Regarding claims 14 and 21-22, Friese-Hamim teaches a method of treating patient derived renal cancer xenografts with a combination of sunitinib and M8891.
Regarding claim 20, sunitinib is a standard-of-care treatment option for renal cancer, as evidenced by Schimd et al (Ther Adv Urol. 2016 Aug 23;8(6):348–371). Schimd teaches that sunitinib has become a standard treatment option in the first-line treatment of renal cancer (abstract).
Ascertainment of the differences between the prior art and the claims. (See MPEP § 2141.02)
Friese-Hamim does not teach that the inhibitor is cabozantinib in the compound mixture.
Finding of prima facie obviousness --- rationale and motivation (See MPEP § 2142-2143)
However, Edwards teaches that cabozantinib and sunitinib are a group of targeted cancer drugs that suppress cancer progression (page 30, paragraph 1). Edwards also teaches that cabozantinib is used to treat renal cell carcinoma (conclusions, page 27, paragraph 1).
Regarding claim 1, as Friese-Hamim teaches
that (S)-3-Hydroxy-1-(1H-indol-5-yl)-2-oxo-pyrrolidine-3-carboxylic acid 3,5-difluoro-benzylamide is used to treat renal cancer and Edwards teaches that cabozantinib and sunitinib are used to treat renal cancer, one of ordinary skill in the art would have been motivated to replace the inhibitor taught by Friese-Hamim, sunitinib, with cabozantinib in the compound mixture used to treat renal cancer and would have reasonable expectation of success as each compound is known in the art to be useful in the treatment of renal cancer. See MPEP 2144.06: "It is prima facie obvious to combine two compositions each of which is taught by the prior art to be useful for the same purpose, in order to form a third composition to be used for the very same purpose.... [T]he idea of combining them flows logically from their having been individually taught in the prior art." In re Kerkhoven, 626 F.2d 846, 850, 205 USPQ 1069, 1072 (CCPA 1980) (citations omitted) (Claims to a process of preparing a spray-dried detergent by mixing together two conventional spray-dried detergents were held to be prima facie obvious.). See also In re Crockett, 279 F.2d 274, 126 USPQ 186 (CCPA 1960) (Claims directed to a method and material for treating cast iron using a mixture comprising calcium carbide and magnesium oxide were held unpatentable over prior art disclosures that the aforementioned components individually promote the formation of a nodular structure in cast iron.); Ex parte Quadranti, 25 USPQ2d 1071 (Bd. Pat. App. & Inter. 1992) (mixture of two known herbicides held prima facie obvious); and In re Couvaras, 70 F.4th 1374, 1378-79, 2023 USPQ2d 697 (Fed. Cir. 2023) (That the two claimed types of active agents, GABA-a agonists and ARBs, were k/known to be useful for the same purpose—alleviating hypertension—alone can serve as a motivation to combine).

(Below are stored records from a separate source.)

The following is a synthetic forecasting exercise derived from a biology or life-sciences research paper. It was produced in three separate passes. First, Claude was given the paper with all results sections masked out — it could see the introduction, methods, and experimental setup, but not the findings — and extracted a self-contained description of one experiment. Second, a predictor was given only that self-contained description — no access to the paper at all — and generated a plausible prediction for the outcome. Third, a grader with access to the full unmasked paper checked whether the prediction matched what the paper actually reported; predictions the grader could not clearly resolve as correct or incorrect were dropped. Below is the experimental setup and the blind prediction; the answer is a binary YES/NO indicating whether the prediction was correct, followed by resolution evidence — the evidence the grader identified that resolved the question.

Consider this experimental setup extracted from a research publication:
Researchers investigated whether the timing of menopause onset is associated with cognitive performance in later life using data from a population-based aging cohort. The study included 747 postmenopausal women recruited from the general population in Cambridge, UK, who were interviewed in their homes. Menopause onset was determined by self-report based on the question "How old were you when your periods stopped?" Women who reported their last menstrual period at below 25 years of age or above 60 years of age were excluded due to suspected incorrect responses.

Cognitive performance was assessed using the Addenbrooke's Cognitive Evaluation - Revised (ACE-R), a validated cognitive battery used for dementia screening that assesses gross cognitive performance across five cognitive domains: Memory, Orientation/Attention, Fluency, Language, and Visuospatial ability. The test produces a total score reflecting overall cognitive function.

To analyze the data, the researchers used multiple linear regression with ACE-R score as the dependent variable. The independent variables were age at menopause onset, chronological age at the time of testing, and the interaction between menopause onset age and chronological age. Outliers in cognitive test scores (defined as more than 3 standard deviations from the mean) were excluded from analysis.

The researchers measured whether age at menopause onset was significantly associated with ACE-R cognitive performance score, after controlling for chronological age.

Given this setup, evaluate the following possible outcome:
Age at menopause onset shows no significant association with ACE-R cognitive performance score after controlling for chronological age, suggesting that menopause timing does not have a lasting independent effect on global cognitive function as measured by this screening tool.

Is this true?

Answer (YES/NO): NO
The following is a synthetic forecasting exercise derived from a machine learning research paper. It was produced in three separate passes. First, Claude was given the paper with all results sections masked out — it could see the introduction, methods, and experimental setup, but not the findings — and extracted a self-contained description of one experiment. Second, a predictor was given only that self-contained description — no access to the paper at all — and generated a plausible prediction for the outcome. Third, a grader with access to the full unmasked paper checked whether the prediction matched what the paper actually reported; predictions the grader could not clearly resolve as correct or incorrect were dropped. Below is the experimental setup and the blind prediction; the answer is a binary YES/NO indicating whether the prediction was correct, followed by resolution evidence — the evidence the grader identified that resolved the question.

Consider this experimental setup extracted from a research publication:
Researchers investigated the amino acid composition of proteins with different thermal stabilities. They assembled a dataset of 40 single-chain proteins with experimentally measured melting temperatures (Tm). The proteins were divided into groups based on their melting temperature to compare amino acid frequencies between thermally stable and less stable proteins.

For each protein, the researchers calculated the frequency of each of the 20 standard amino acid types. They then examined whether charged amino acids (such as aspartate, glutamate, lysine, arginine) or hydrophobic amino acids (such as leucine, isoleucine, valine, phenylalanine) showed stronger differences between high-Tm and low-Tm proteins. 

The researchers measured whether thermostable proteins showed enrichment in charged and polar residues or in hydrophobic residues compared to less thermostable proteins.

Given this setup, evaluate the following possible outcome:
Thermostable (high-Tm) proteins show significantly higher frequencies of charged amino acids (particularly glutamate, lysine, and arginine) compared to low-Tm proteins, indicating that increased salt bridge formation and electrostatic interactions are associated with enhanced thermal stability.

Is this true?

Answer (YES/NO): YES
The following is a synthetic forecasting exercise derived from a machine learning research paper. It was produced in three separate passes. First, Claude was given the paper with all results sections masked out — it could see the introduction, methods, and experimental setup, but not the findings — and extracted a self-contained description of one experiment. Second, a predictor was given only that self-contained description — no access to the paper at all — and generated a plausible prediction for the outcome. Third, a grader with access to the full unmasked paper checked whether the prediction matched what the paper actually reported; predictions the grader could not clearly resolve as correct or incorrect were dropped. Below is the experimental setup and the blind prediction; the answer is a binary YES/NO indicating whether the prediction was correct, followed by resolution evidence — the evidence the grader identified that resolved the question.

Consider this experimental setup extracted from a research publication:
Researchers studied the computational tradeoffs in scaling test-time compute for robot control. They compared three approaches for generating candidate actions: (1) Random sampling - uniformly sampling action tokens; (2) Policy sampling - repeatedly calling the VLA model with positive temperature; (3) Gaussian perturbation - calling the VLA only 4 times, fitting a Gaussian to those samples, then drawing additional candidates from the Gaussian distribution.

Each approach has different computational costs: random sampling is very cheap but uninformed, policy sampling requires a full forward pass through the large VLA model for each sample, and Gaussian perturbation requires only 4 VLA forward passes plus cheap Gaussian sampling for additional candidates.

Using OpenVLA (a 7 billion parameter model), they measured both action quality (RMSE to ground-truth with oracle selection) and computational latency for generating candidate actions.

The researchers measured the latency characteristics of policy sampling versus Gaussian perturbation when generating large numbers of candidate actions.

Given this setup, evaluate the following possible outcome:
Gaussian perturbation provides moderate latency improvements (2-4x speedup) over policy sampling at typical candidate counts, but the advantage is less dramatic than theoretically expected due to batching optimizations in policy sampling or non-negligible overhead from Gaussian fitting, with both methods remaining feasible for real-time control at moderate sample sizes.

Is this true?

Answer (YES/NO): NO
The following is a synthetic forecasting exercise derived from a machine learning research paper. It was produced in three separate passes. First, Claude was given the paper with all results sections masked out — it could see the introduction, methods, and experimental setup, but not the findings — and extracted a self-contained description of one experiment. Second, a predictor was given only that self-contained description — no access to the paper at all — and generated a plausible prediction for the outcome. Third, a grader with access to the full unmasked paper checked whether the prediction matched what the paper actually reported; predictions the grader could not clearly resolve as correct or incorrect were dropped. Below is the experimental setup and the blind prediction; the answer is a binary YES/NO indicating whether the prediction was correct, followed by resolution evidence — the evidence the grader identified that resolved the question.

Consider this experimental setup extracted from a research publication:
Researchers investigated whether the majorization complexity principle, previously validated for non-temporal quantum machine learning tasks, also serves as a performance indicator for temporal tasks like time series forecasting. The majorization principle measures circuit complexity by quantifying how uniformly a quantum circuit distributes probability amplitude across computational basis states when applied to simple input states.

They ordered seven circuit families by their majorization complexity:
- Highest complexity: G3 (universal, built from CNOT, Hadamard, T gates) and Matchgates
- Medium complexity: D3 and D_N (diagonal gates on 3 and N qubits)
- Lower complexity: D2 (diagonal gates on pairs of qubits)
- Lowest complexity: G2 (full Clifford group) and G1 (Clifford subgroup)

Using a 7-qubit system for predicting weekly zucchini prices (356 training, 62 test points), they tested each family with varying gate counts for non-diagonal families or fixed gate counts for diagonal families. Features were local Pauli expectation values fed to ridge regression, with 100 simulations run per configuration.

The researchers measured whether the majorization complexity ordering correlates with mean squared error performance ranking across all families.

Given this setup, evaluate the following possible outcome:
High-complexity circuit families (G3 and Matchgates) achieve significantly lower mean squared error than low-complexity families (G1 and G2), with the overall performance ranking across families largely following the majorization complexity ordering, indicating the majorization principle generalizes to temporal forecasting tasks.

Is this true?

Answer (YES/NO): YES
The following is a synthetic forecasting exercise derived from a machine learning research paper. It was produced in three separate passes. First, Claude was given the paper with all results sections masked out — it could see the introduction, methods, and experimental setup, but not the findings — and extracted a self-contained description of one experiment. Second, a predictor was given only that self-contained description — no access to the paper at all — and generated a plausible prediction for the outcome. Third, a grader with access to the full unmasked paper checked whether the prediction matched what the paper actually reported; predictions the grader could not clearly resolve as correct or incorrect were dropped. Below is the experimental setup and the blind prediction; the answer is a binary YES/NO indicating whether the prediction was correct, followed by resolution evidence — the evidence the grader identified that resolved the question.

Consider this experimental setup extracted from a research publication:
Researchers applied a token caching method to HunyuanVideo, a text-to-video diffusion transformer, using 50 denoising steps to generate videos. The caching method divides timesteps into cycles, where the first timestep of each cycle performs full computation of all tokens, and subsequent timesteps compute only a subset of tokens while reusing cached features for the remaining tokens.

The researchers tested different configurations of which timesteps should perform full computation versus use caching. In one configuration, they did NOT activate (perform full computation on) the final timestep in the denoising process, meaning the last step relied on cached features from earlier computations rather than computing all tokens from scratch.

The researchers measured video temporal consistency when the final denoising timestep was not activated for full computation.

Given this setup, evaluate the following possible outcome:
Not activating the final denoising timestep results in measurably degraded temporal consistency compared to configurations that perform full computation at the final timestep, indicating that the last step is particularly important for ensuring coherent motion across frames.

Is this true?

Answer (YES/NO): YES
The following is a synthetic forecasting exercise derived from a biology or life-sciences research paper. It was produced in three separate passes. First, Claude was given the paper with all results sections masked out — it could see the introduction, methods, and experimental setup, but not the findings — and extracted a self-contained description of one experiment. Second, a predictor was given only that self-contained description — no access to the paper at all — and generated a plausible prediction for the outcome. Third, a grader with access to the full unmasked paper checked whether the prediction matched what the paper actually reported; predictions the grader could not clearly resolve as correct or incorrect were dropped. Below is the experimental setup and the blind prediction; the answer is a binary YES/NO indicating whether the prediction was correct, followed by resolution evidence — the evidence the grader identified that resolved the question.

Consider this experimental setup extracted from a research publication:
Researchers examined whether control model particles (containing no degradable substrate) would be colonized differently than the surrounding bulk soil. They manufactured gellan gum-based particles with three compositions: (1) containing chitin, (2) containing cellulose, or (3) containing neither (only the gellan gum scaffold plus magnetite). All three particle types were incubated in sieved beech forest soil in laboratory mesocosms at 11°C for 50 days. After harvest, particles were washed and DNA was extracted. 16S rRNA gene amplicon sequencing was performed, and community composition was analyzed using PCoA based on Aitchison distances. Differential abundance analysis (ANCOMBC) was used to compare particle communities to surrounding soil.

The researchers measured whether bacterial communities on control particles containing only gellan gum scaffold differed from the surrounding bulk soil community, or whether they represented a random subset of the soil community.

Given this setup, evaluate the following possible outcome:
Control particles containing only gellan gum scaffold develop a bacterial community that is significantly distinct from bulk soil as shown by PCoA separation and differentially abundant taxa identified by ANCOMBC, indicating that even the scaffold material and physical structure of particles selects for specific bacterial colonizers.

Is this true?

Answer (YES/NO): NO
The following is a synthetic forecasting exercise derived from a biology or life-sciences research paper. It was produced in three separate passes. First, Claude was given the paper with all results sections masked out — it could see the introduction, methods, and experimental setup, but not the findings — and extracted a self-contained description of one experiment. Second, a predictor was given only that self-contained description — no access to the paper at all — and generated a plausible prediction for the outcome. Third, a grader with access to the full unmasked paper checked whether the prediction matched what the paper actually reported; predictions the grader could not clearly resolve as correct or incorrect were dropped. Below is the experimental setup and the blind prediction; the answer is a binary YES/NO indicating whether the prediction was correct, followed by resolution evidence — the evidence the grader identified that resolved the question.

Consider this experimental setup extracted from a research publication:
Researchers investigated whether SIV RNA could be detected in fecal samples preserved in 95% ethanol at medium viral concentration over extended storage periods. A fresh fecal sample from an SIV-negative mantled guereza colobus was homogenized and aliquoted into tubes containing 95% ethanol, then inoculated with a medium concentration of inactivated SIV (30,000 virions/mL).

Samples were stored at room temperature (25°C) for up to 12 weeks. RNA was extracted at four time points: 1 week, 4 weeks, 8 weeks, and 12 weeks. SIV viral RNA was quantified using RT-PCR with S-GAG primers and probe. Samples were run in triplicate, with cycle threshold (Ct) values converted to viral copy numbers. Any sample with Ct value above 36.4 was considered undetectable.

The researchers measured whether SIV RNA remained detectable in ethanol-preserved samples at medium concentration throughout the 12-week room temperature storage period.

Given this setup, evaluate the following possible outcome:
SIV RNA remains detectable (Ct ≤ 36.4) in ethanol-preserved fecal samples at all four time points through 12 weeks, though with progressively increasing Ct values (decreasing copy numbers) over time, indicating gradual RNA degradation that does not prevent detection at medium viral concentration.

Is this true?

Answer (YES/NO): NO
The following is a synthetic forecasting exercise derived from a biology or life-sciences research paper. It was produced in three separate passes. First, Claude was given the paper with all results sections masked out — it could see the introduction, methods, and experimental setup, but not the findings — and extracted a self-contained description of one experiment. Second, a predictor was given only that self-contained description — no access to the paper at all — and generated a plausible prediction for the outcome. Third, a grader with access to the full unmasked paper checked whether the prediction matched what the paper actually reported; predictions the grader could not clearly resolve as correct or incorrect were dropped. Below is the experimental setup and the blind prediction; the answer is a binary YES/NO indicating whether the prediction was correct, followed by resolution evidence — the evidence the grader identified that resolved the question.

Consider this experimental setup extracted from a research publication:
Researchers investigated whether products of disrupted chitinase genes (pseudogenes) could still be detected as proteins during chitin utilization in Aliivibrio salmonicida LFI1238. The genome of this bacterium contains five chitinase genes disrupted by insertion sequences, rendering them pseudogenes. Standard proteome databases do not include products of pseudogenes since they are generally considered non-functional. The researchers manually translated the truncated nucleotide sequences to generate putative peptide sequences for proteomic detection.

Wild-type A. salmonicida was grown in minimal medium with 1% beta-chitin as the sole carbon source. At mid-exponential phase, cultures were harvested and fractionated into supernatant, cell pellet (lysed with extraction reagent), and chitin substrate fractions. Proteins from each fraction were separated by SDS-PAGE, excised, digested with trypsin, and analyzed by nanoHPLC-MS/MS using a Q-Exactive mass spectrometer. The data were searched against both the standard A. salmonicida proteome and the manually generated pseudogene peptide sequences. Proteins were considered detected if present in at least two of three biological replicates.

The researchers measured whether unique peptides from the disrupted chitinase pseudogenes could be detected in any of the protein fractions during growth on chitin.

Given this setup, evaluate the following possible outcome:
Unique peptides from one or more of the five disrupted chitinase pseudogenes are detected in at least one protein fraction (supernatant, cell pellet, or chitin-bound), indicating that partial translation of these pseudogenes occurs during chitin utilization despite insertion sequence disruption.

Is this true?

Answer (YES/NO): YES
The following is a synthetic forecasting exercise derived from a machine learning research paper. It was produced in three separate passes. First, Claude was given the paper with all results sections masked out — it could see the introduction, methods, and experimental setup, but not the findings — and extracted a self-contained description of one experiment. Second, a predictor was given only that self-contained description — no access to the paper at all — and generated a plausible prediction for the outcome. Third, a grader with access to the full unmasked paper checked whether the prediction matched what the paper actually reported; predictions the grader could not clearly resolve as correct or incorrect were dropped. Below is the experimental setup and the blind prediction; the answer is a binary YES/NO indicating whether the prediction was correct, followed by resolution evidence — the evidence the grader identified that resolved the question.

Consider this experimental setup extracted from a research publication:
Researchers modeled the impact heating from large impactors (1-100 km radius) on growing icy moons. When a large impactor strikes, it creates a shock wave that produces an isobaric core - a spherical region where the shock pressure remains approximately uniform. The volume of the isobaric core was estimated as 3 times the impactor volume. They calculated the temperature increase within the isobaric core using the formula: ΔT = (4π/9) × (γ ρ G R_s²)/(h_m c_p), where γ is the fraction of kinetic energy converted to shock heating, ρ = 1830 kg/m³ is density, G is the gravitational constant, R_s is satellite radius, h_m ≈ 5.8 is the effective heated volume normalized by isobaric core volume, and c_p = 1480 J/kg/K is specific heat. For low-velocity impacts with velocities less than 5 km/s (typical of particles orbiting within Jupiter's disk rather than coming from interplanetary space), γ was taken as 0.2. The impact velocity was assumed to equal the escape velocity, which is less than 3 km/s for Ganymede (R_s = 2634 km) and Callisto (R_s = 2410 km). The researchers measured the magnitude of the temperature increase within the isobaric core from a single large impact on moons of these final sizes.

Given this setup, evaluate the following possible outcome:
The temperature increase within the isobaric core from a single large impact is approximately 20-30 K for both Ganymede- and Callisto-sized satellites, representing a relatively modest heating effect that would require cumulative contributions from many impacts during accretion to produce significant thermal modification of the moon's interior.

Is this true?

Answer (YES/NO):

Claim(s) 1, 5, 7, 14, 18 and 20-22 is/are rejected under 35 U.S.C. 103 as being unpatentable over Friese-Hamim et al (Experimental and Molecular Therapeutics, Cancer Research, Vol.79, Issue 13, July 2019, as cited on the IDS 01/05/2023), as evidenced by Heinrich et al (J. Med. Chem. 2019, 62, 11119−11134) and Schimd et al (Ther Adv Urol. 2016 Aug 23;8(6):348–371) in view of National Cancer Institute (https://web.archive.org/web/20161225160745/https://www.cancer.gov/about-cancer/treatment/drugs/cabozantinib-s-malate).
Determining the scope and contents of the prior art. (See MPEP § 2141.01)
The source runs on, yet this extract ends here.